Cette belle créature, qui paraissait froide et qui savait si bien se dominer, perdit, pour quelques instants, tout empire sur elle-même. Elle poussa d'abord un léger cri, qu'il prit pour l'expression de son étonnement, tandis que dans ce cri vibraient toute la douleur et toute la révolte désespérée d'une âme à la torture; puis elle devint toute blanche; ses lèvres mêmes pâlirent, et la seconde d'après, cette pâleur de mort disparut sous une rougeur enflammée. Elle se leva brusquement et se mit à aller et venir, en proie à une vive émotion.

"Racontez-moi donc, murmura-t-elle, racontez-moi tout ce que vous savez. Les parents l'ont éconduit, et elle… elle aussi?… et elle se marie avec le comte Soltyk? Avez-vous bien compris?
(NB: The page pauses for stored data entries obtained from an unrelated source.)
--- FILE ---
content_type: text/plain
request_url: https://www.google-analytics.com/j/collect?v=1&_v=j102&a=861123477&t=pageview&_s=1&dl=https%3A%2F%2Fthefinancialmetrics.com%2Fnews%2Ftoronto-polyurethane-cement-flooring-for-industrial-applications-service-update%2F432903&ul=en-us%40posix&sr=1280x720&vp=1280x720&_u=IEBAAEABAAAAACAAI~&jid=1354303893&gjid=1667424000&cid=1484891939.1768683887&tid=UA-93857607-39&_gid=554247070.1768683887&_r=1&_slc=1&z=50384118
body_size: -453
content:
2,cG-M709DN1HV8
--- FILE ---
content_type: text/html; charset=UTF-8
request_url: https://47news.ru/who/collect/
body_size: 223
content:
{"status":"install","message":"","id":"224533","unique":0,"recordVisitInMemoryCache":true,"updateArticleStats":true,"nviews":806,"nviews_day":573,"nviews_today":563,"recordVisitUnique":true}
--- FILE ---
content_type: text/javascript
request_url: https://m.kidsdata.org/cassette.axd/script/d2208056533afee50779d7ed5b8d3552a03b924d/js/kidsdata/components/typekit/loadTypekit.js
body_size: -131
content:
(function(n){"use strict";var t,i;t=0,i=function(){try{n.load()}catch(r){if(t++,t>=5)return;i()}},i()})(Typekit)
- Oui, certainement," répondit Sessawine sans s'étonner le moins du monde des façons de Dragomira.

Il y a des hommes qui ont des yeux pour ne point voir.

"Elle a joué et badiné avec lui, voilà tout, et le pauvre lieutenant a cru que c'était sérieux.

- Et elle pend le comte?

- Pourquoi ne le prendrait-elle pas?"

Dragomira s'était remise; elle avait reconquis son visage calme de tous les jours, ses couleurs délicates et son regard froid.

"Qu'ai-je donc? se demanda-t-elle à elle-même en allant se rasseoir dans le coin du divan, pendant que Sessawine continuait son récit. C'est comme si j'avais la fièvre; mon coeur se serre convulsivement. Pourquoi tout cela? Parce que je sais Zésim malheureux? Non. Parce qu'il a pu se passer si vite de moi, parce qu'il a donné son coeur à une autre? Serais-je jalouse? Je l'aime donc?"

Un frisson lui courut partout le corps à cette pensée. Cependant, lorsque Sessawine l'eut quittée, elle se mit son secrétaire, jeta quelques lignes sur le papier et les envoya à Zésim.